The Western Roman Empire turned to Ostragoth and Visigoth mercenaries to fight their wars and maintain their borders.

Guess what happened next? The Goths, led by Theodoric the Great sacked Rome and ended the Roman Empire, replacing it with the Gothic Empire, which fell in turn only thirty years later. This paved the way to what we now call The Dark Ages.

So yes, privatize the army and give military power to the corporations. Then sit back and watch our civilization do no less than annihilate itself.

It is the doom of men that we forget.
 

Ditto Much

TRIBE Member
Originally posted by Evil Dynovac
Privatizing the military has been done before.

The Western Roman Empire turned to Ostragoth and Visigoth mercenaries to fight their wars and maintain their borders.

Guess what happened next? The Goths, led by Theodoric the Great sacked Rome and ended the Roman Empire, replacing it with the Gothic Empire, which fell in turn only thirty years later. This paved the way to what we now call The Dark Ages.

- Data provided:
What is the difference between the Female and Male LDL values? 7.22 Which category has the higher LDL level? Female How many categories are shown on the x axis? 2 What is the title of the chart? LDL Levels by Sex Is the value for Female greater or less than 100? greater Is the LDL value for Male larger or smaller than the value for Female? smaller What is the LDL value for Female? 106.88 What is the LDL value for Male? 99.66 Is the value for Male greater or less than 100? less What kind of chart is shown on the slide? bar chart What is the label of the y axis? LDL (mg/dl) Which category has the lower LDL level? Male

- Aim of the exercise: Continue the forum thread on privatizing the military, picking up right after its last sentence above.

- Answer area:
So yes, privatize the army and give military power to the corporations. Then sit back and watch our civilization do no less than annihilate itself.

It is the doom of men that we forget.

Canada used a merchant marine to ship goods during two world wars. How is this different?

These ships were armed, they get military pensions and benifits.
 

Evil Dynovac

TRIBE Member
Originally posted by Ditto Much
Canada used a merchant marine to ship goods during two world wars. How is this different?

These ships were armed, they get military pensions and benifits.

Oy evay!

First of all the merchant marines were not given military objectives. They weren't ordered to take out fortified installations or occupy enemy territory. They were ordered to move goods and were given weaponry to defend themselves in case of attacks. You must see the difference.

Second of all there was still an army to keep them in line, an army with the lastest in technology and firepower to police them. If the merchant marines attacked another soveriegn nation would their boats have the capability to withstand an air strike?

Sorry, but I find your analogy to be ridiculous.

Rumsfield's plan speaks of the fiscal benefits of outsourcing your military and says nothing of the deep responsibility that needs to be considered when you arm people with guns. Privatizing the military is a morally bankrupt idea, something we all should come to expect from the American government these days.